Scene question data

%%

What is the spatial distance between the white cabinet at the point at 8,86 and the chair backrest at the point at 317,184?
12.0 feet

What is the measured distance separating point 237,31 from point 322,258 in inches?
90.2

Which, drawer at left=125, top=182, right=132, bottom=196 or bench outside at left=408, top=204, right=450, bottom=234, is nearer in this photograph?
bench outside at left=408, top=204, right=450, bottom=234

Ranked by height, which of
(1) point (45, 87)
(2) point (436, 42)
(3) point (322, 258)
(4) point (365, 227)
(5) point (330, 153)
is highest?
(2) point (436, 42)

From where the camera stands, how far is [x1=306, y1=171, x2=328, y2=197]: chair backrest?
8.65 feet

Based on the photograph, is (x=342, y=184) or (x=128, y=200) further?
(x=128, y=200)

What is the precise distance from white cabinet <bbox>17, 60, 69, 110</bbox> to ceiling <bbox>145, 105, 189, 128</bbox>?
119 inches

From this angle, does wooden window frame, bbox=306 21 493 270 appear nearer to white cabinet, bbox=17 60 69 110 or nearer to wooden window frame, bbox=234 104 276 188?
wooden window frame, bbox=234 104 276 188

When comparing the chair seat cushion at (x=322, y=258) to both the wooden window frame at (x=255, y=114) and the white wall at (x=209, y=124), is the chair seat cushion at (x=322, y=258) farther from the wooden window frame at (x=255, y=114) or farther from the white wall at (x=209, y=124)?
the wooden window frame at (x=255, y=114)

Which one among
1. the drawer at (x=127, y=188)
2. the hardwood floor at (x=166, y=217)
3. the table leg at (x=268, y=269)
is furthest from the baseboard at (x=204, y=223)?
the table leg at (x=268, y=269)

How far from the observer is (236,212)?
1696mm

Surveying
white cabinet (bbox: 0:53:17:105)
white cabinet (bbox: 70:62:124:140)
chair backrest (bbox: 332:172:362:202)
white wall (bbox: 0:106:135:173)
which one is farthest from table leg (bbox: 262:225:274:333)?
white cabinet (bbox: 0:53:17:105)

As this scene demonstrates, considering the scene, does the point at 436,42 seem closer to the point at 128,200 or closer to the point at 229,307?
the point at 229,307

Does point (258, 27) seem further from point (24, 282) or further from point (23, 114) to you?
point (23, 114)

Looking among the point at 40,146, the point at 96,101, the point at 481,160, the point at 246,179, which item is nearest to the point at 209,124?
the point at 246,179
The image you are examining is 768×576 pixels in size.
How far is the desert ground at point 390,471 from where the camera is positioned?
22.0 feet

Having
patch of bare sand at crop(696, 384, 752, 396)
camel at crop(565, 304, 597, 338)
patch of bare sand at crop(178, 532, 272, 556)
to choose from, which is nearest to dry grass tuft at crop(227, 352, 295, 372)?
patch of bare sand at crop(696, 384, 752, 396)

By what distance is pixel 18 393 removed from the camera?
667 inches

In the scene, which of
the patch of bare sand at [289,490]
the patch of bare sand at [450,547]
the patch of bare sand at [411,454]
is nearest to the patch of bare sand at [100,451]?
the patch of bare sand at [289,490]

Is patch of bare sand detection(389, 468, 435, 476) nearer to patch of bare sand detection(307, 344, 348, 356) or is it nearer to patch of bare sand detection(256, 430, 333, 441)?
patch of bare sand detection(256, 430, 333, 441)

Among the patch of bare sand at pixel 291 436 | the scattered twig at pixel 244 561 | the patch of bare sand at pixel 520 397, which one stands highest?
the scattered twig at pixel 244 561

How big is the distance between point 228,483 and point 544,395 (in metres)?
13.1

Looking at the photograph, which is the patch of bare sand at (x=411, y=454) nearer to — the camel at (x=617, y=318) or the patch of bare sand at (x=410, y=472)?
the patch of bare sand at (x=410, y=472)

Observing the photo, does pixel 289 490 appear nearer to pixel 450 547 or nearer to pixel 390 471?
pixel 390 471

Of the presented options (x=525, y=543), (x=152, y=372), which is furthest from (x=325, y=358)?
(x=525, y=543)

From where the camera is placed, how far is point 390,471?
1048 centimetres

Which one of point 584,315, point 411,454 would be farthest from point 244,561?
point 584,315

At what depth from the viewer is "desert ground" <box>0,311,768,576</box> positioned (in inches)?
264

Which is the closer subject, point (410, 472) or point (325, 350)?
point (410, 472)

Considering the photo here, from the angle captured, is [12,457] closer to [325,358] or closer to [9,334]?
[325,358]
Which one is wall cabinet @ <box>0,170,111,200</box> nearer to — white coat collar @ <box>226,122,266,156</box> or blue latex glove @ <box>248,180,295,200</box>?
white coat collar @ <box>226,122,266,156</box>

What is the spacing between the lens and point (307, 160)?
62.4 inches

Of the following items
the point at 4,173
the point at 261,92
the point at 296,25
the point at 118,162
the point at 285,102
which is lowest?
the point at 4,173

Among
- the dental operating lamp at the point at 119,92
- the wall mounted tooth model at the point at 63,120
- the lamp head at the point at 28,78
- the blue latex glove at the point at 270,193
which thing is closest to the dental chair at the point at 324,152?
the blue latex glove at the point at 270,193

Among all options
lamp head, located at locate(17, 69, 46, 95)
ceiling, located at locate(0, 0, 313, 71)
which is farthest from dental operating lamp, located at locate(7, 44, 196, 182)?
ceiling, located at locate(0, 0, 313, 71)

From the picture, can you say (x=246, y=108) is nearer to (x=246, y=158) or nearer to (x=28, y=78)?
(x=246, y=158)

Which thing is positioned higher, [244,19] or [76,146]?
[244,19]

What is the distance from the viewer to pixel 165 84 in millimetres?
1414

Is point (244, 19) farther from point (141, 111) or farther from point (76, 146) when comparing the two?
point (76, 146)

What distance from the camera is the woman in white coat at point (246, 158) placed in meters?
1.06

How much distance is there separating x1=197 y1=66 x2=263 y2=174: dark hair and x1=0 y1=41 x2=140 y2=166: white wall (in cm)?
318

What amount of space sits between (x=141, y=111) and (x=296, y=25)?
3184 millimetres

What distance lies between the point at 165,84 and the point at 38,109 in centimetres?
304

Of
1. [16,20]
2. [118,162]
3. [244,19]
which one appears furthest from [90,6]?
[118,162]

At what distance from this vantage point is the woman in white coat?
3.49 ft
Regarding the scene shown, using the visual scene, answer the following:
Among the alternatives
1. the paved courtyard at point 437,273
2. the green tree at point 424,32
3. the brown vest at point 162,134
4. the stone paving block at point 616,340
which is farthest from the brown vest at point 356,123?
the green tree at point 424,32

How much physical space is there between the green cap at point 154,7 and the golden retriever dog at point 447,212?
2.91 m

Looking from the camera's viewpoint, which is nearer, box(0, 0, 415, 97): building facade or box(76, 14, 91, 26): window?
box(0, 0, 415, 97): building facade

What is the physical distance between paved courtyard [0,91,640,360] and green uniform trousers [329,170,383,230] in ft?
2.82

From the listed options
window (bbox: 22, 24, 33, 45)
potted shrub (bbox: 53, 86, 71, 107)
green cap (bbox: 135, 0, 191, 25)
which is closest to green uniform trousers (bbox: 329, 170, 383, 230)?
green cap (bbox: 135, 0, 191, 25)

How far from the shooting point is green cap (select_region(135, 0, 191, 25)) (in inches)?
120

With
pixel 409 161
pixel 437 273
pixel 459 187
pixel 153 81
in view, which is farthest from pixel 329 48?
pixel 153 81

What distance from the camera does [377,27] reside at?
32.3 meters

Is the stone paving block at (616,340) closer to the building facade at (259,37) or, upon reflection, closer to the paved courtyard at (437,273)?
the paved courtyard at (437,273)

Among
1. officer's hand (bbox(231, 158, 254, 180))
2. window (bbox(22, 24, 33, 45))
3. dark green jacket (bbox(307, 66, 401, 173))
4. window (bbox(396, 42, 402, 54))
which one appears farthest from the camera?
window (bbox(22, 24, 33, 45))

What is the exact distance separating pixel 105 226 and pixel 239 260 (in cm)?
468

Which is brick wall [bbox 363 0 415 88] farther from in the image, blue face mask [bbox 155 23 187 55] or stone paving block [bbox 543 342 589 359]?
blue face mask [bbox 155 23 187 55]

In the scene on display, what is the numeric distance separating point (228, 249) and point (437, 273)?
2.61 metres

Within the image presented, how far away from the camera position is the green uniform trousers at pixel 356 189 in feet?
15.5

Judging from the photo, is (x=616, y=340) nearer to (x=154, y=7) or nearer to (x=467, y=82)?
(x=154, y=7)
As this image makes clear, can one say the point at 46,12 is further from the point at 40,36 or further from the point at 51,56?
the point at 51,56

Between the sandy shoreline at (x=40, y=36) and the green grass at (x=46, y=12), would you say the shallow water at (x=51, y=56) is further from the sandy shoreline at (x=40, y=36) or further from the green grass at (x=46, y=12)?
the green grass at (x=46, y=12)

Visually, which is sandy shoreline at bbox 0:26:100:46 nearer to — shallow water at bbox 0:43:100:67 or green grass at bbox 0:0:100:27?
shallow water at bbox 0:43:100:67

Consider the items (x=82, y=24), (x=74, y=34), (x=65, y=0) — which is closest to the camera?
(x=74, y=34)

%%

Render the data above as a JSON list of strings, one string per line, from the line containing "Between the sandy" through the end of the data, with blank lines omitted.

[
  "Between the sandy shoreline at (x=40, y=36) and the green grass at (x=46, y=12), would you say the shallow water at (x=51, y=56) is further from the sandy shoreline at (x=40, y=36) or further from the green grass at (x=46, y=12)?",
  "the green grass at (x=46, y=12)",
  "Visually, which is sandy shoreline at bbox 0:26:100:46 nearer to — shallow water at bbox 0:43:100:67 or green grass at bbox 0:0:100:27?",
  "shallow water at bbox 0:43:100:67",
  "Consider the items (x=82, y=24), (x=74, y=34), (x=65, y=0) — which is closest to the camera?",
  "(x=74, y=34)"
]